→ How to complete this task
Set down the records once more, please, exactly and with the pictures left out.

→ Given information
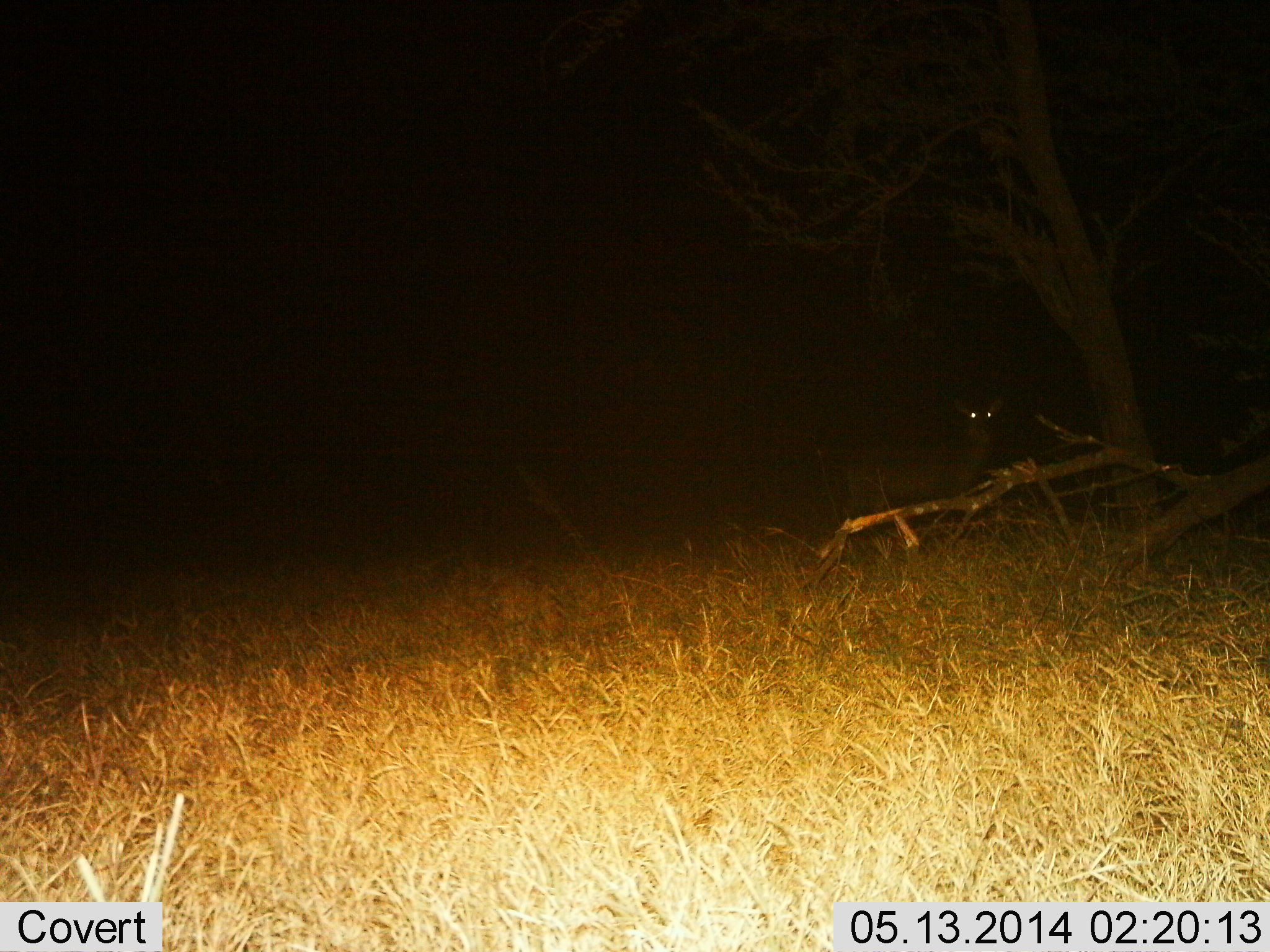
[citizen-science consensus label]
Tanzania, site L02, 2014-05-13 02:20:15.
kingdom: Animalia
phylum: Chordata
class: Mammalia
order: Artiodactyla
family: Bovidae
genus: Aepyceros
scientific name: Aepyceros melampus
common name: impala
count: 1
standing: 100%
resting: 0%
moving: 0%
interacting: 0%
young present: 0%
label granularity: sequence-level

→ Answer to the exercise
[citizen-science consensus label]
Tanzania, site L02, 2014-05-13 02:20:15.
kingdom: Animalia
phylum: Chordata
class: Mammalia
order: Artiodactyla
family: Bovidae
genus: Aepyceros
scientific name: Aepyceros melampus
common name: impala
count: 1
standing: 100%
resting: 0%
moving: 0%
interacting: 0%
young present: 0%
label granularity: sequence-level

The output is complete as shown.